At v0.3.6, there are changes of the vectordb. You have to specify what vectordb you want to use at the config YAML file.

v0.3.6 version (previous v0.3.7)

node_lines:
- node_line_name: retrieve_node_line
  nodes:
    - node_type: retrieval  # represents run_node function
      strategy:  # essential for every node
        metrics: [retrieval_f1, retrieval_recall]
      top_k: 10 # node param, which adapt to every module in this node.
      modules:
        - module_type: bm25
          bm25_tokenizer: [ facebook/opt-125m, porter_stemmer ]
        - module_type: vectordb
          embedding_model: [openai_embed_3_large, openai_embed_3_small]
        - module_type: hybrid_rrf
          weight_range: (4, 30)

v0.3.7 version

vectordb:
  - name: openai_embed_3_small
    db_type: chroma
    client_type: persistent
    embedding_model: openai_embed_3_small
    collection_name: openai_embed_3_small
    path: ${PROJECT_DIR}/resources/chroma
  - name: openai_embed_3_large
    db_type: chroma
    client_type: persistent
    embedding_model: openai_embed_3_large
    collection_name: openai_embed_3_large
    path: ${PROJECT_DIR}/resources/chroma
    embedding_batch: 50
node_lines:
- node_line_name: retrieve_node_line
  nodes:
    - node_type: retrieval  # represents run_node function
      strategy:  # essential for every node
        metrics: [retrieval_f1, retrieval_recall]
      top_k: 10 # node param, which adapt to every module in this node.
      modules:
        - module_type: bm25
          bm25_tokenizer: [ facebook/opt-125m, porter_stemmer ]
        - module_type: vectordb
          vectordb: [openai_embed_3_large, openai_embed_3_small]
        - module_type: hybrid_rrf
          weight_range: (4, 30)

For more information about vectordb, you can refer to the vectordb documentation.

v0.3.17 migration guide¶

From AutoRAG v0.3.17, the retrieval node now divides into three types: lexical_retrieval, semantic_retrieval, and hybrid_retrieval. You need to split the previous retrieval node into three types. You need to specify both ‘strategy’ and ‘top_k’ for every node type.

v0.3.17 version

vectordb:
  - name: openai_embed_3_small
    db_type: chroma
    client_type: persistent
    embedding_model: openai_embed_3_small
    collection_name: openai_embed_3_small
    path: ${PROJECT_DIR}/resources/chroma
  - name: openai_embed_3_large
    db_type: chroma
    client_type: persistent
    embedding_model: openai_embed_3_large
    collection_name: openai_embed_3_large
    path: ${PROJECT_DIR}/resources/chroma
    embedding_batch: 50
node_lines:
- node_line_name: retrieve_node_line
  nodes:
    - node_type: lexical_retrieval # Lexical retrieval node type
      strategy:
        metrics: [retrieval_f1, retrieval_recall]
      top_k: 10
      modules:
        - module_type: bm25
          bm25_tokenizer: [ facebook/opt-125m, porter_stemmer ]
    - node_type: semantic_retrieval # semantic retrieval node type
      strategy:
        metrics: [retrieval_f1, retrieval_recall]
      top_k: 10
      modules:
        - module_type: vectordb
          vectordb: [openai_embed_3_large, openai_embed_3_small]
    - node_type: hybrid_retrieval # Hybrid retrieval node type
      strategy:
        metrics: [retrieval_f1, retrieval_recall]
      top_k: 10
      modules:
        - module_type: hybrid_rrf
          weight_range: (4, 30)
        - module_type: hybrid_cc
          normalize_method: [ mm, tmm, z, dbsf ]
          weight_range: (0.0, 1.0)
          test_weight_size: 51

This YAML file do the same thing as the previous v0.3.7 version.
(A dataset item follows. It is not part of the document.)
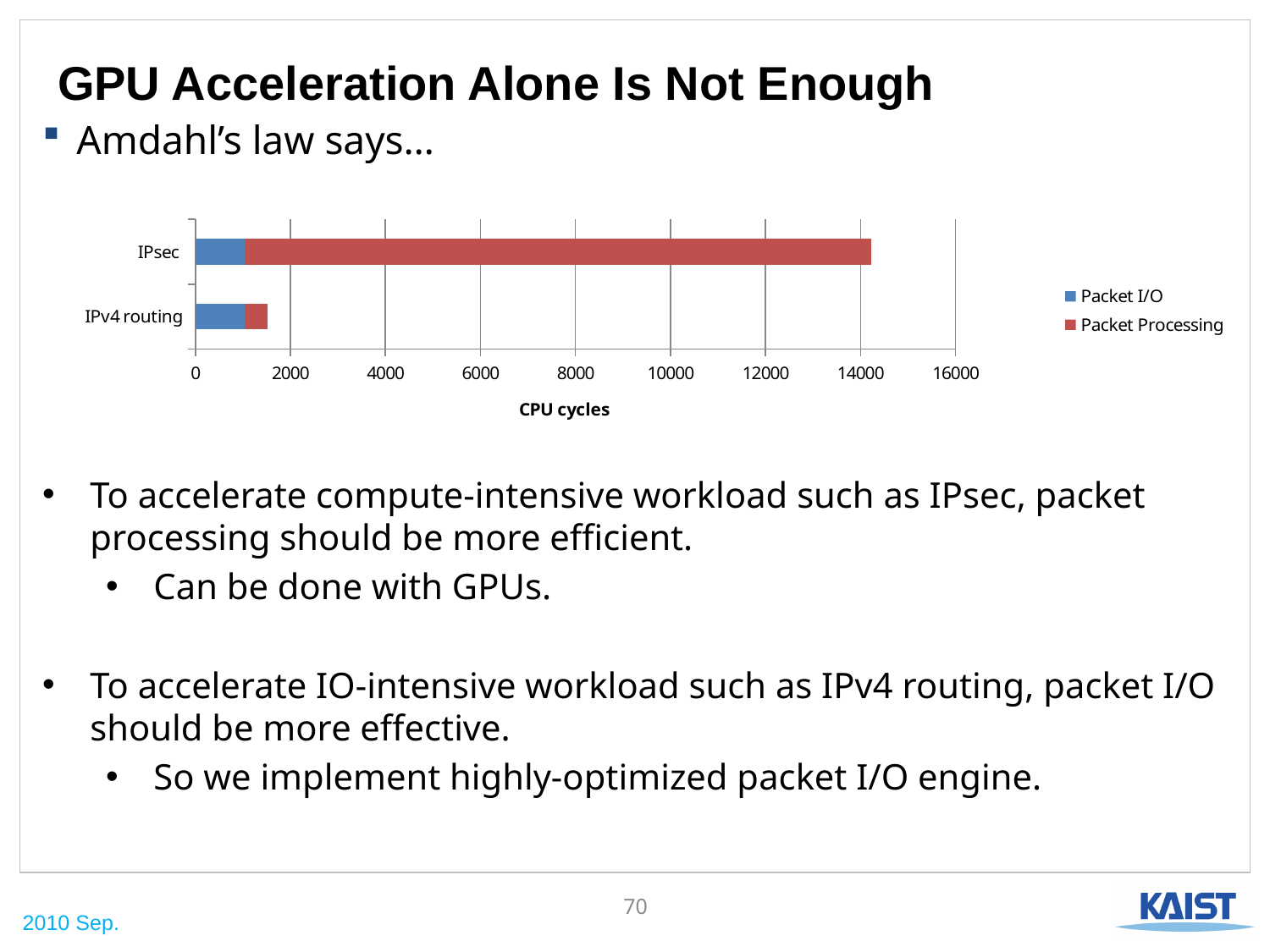
How many categories are plotted on the vertical axis of the chart? 2 What is the title of the horizontal axis of the chart? CPU cycles Is the Packet I/O value for IPsec greater or less than 2000? less What kind of chart is shown on the slide? Bar chart Is the total CPU cycles value for IPsec greater or less than 12000? greater What are the two series named in the chart's legend? Packet I/O and Packet Processing Is the total CPU cycles value for IPv4 routing greater or less than 2000? less How many series does the chart's legend list? 2 For IPsec, which series takes more CPU cycles, Packet I/O or Packet Processing? Packet Processing Which category has the longest total bar in the chart? IPsec Which category has the shortest total bar in the chart? IPv4 routing Which category uses more CPU cycles in total, IPsec or IPv4 routing? IPsec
Also, you’re no longer able to use the hybrid retrieval node in the query_expansion node as retrieval_modules. We’re considering to add this feature in the future, but for now, you can use semantic and lexical retrieval nodes to evaluate query expansion. For most cases, you don’t need to use hybrid retrieval node in the query_expansion node.